Why is the value of TF-IDF different from IDF_?

2020-04-17 03:16发布

问题:

Why is the value of the vectorized corpus different from the value obtained through the idf_ attribute? Should not the idf_ attribute just return the inverse document frequency (IDF) in the same way it appears in the corpus vectorized?
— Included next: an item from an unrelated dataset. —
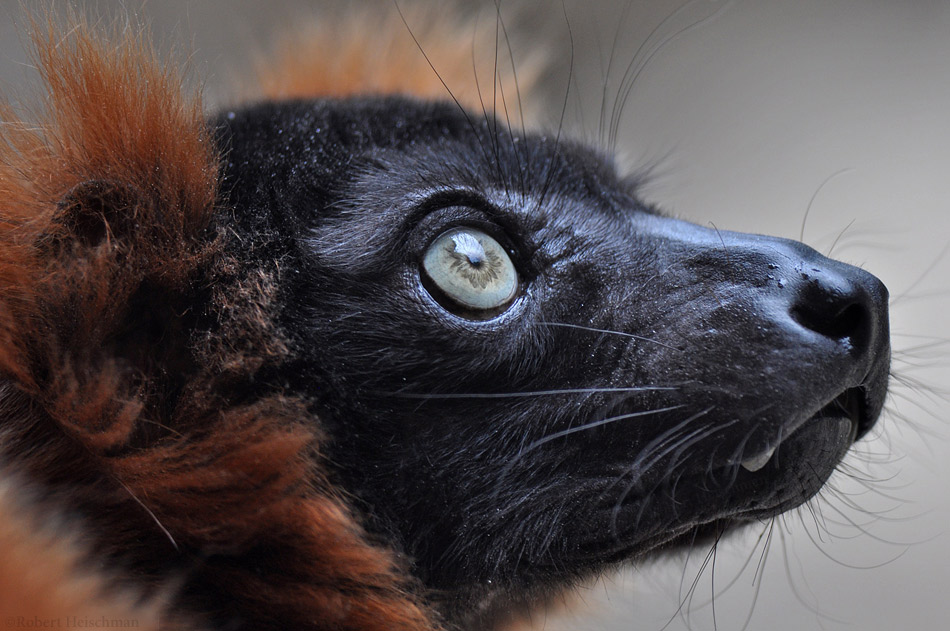 Wild Eyes by robbobert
from sklearn.feature_extraction.text import TfidfVectorizer
corpus = ["This is very strange",
          "This is very nice"]
vectorizer = TfidfVectorizer()
corpus = vectorizer.fit_transform(corpus)

print(corpus)

Corpus vectorized:

  (0, 2)    0.6300993445179441
  (0, 4)    0.44832087319911734
  (0, 0)    0.44832087319911734
  (0, 3)    0.44832087319911734
  (1, 1)    0.6300993445179441
  (1, 4)    0.44832087319911734
  (1, 0)    0.44832087319911734
  (1, 3)    0.44832087319911734

Vocabulary and idf_ values:

print(dict(zip(vectorizer.vocabulary_, vectorizer.idf_)))

Output:

{'this': 1.0, 
 'is': 1.4054651081081644, 
 'very': 1.4054651081081644, 
 'strange': 1.0, 
 'nice': 1.0}

Vocabulary index:

print(vectorizer.vocabulary_)

Output:

{'this': 3, 
 'is': 0, 
 'very': 4, 
 'strange': 2, 
 'nice': 1}

Why is the IDF value of the word this is 0.44 in the corpus and 1.0 when obtained by idf_?

回答1:

This is because of l2 normalization, which is applied by default in TfidfVectorizer(). If you set the norm param as None, you will get the same values as idf_.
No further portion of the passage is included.